The new “delta plus” variant, AY.4.2, has reached the U.S. But experts said it isn’t a cause for panic.

Illustration by Alex Cochran, Deseret News

Experts this week stood by their previous claims that the delta plus variant — the AY.4.2 variant — isn’t a cause for concern for the general American population.

What is the AY.4.2 variant?

The AY.4.2 variant is a subvariant of the delta variant, which currently makes up about 10% of current COVID-19 cases in the United Kingdom, as I explained for the Deseret News.

  • Per CNBC, the AY.4.2 variant started popping up in the summer in the United Kingdom. The variant has two specific mutations that allow it to infiltrate people’s cells.

Experts last week said the variant is likely 10% more transmissible than the original delta variant. But it is not a major cause for concern.

Should you be worried?

Dr. Amesh Adalja, senior scholar at Johns Hopkins Center for Health Security, told Insider that there isn’t a reason to panic over the coronavirus variant since it’s something that happens normally.

  • “New variants are generated all the time,” he said. “That’s the normal thing that this virus is going to do. It’s going to continue to mutate. While variants may garner headlines and people may write doomsday scenarios about them, most are not going to really change the trajectory of the pandemic.”

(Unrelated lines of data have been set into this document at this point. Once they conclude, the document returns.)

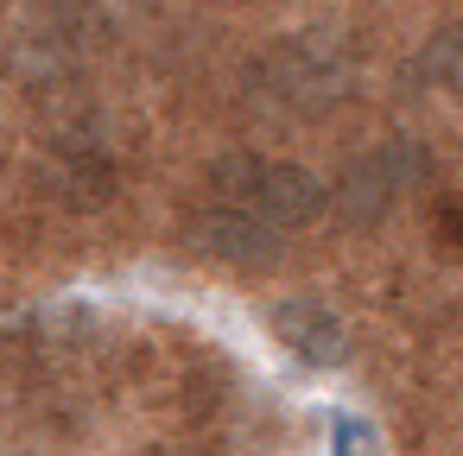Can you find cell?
Returning <instances> with one entry per match:
<instances>
[{
	"label": "cell",
	"instance_id": "obj_1",
	"mask_svg": "<svg viewBox=\"0 0 463 456\" xmlns=\"http://www.w3.org/2000/svg\"><path fill=\"white\" fill-rule=\"evenodd\" d=\"M362 58L336 26L286 33L248 64V102L279 121H324L355 96Z\"/></svg>",
	"mask_w": 463,
	"mask_h": 456
},
{
	"label": "cell",
	"instance_id": "obj_2",
	"mask_svg": "<svg viewBox=\"0 0 463 456\" xmlns=\"http://www.w3.org/2000/svg\"><path fill=\"white\" fill-rule=\"evenodd\" d=\"M203 184H210V197H216V209H235V216H254V222H267V228H305V222H317L324 209H330V191L305 172V165H292V159H267V153H222L210 172H203Z\"/></svg>",
	"mask_w": 463,
	"mask_h": 456
},
{
	"label": "cell",
	"instance_id": "obj_3",
	"mask_svg": "<svg viewBox=\"0 0 463 456\" xmlns=\"http://www.w3.org/2000/svg\"><path fill=\"white\" fill-rule=\"evenodd\" d=\"M431 146L412 140V134H393V140H374L368 153H355L330 191V209L343 228H381L406 197H419L431 184Z\"/></svg>",
	"mask_w": 463,
	"mask_h": 456
},
{
	"label": "cell",
	"instance_id": "obj_4",
	"mask_svg": "<svg viewBox=\"0 0 463 456\" xmlns=\"http://www.w3.org/2000/svg\"><path fill=\"white\" fill-rule=\"evenodd\" d=\"M45 191H52L58 203H71V209H96V203L115 197V159H109L96 140L71 134V140H58V146L45 153Z\"/></svg>",
	"mask_w": 463,
	"mask_h": 456
},
{
	"label": "cell",
	"instance_id": "obj_5",
	"mask_svg": "<svg viewBox=\"0 0 463 456\" xmlns=\"http://www.w3.org/2000/svg\"><path fill=\"white\" fill-rule=\"evenodd\" d=\"M197 247L222 266H241V273H267L279 266V228L254 222V216H235V209H210L197 222Z\"/></svg>",
	"mask_w": 463,
	"mask_h": 456
},
{
	"label": "cell",
	"instance_id": "obj_6",
	"mask_svg": "<svg viewBox=\"0 0 463 456\" xmlns=\"http://www.w3.org/2000/svg\"><path fill=\"white\" fill-rule=\"evenodd\" d=\"M273 336H279L298 361H311V368H330V361L343 355V323H336V311H330L324 298H292V304H279V311H273Z\"/></svg>",
	"mask_w": 463,
	"mask_h": 456
},
{
	"label": "cell",
	"instance_id": "obj_7",
	"mask_svg": "<svg viewBox=\"0 0 463 456\" xmlns=\"http://www.w3.org/2000/svg\"><path fill=\"white\" fill-rule=\"evenodd\" d=\"M406 83L419 89H438V96H457L463 89V26H444L419 45V58L406 64Z\"/></svg>",
	"mask_w": 463,
	"mask_h": 456
},
{
	"label": "cell",
	"instance_id": "obj_8",
	"mask_svg": "<svg viewBox=\"0 0 463 456\" xmlns=\"http://www.w3.org/2000/svg\"><path fill=\"white\" fill-rule=\"evenodd\" d=\"M374 424L355 412H330V456H374Z\"/></svg>",
	"mask_w": 463,
	"mask_h": 456
},
{
	"label": "cell",
	"instance_id": "obj_9",
	"mask_svg": "<svg viewBox=\"0 0 463 456\" xmlns=\"http://www.w3.org/2000/svg\"><path fill=\"white\" fill-rule=\"evenodd\" d=\"M438 235H444V247H463V197L438 209Z\"/></svg>",
	"mask_w": 463,
	"mask_h": 456
}]
</instances>
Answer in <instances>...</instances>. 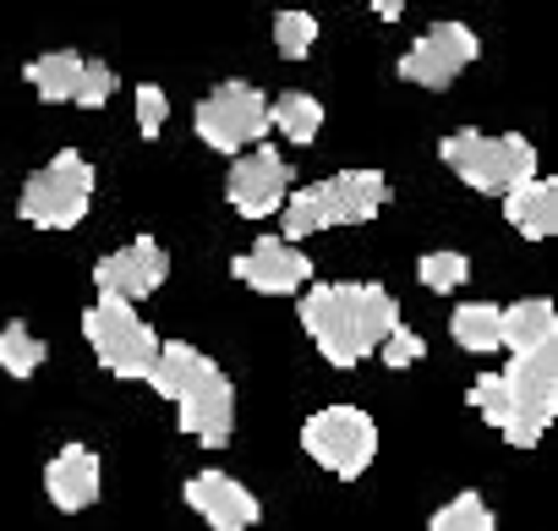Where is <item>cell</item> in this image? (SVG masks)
<instances>
[{
	"label": "cell",
	"instance_id": "6da1fadb",
	"mask_svg": "<svg viewBox=\"0 0 558 531\" xmlns=\"http://www.w3.org/2000/svg\"><path fill=\"white\" fill-rule=\"evenodd\" d=\"M302 329L329 367H362L400 329V302L384 286H318L302 297Z\"/></svg>",
	"mask_w": 558,
	"mask_h": 531
},
{
	"label": "cell",
	"instance_id": "7a4b0ae2",
	"mask_svg": "<svg viewBox=\"0 0 558 531\" xmlns=\"http://www.w3.org/2000/svg\"><path fill=\"white\" fill-rule=\"evenodd\" d=\"M389 203V181L384 170H340L324 176L313 186H296V197H286V236L279 241H302L313 230H335V225H367L378 219Z\"/></svg>",
	"mask_w": 558,
	"mask_h": 531
},
{
	"label": "cell",
	"instance_id": "3957f363",
	"mask_svg": "<svg viewBox=\"0 0 558 531\" xmlns=\"http://www.w3.org/2000/svg\"><path fill=\"white\" fill-rule=\"evenodd\" d=\"M438 159L471 186V192H493V197H509L514 186H525L536 176V148L531 137L520 132H449L438 143Z\"/></svg>",
	"mask_w": 558,
	"mask_h": 531
},
{
	"label": "cell",
	"instance_id": "277c9868",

The delta variant became so dominant throughout the world. So it’s not surprising that there would be variants of the delta variant, Adalja told Insider.

Similarly, Christina Pagel, director of the Clinical Operational Research Unit at University College London, told CNBC the the new variant subtype shouldn’t worry you.

  • “Delta compared to alpha was around 60% more transmissible, it was doubling every week. This is going up by a percent or two a week — it’s much, much slower. So in that sense, it’s not a big disaster like delta was. It will probably gradually replace delta over the next few months. But there’s no sign it’s more vaccine resistant, (so) at the moment I wouldn’t be panicking about it.”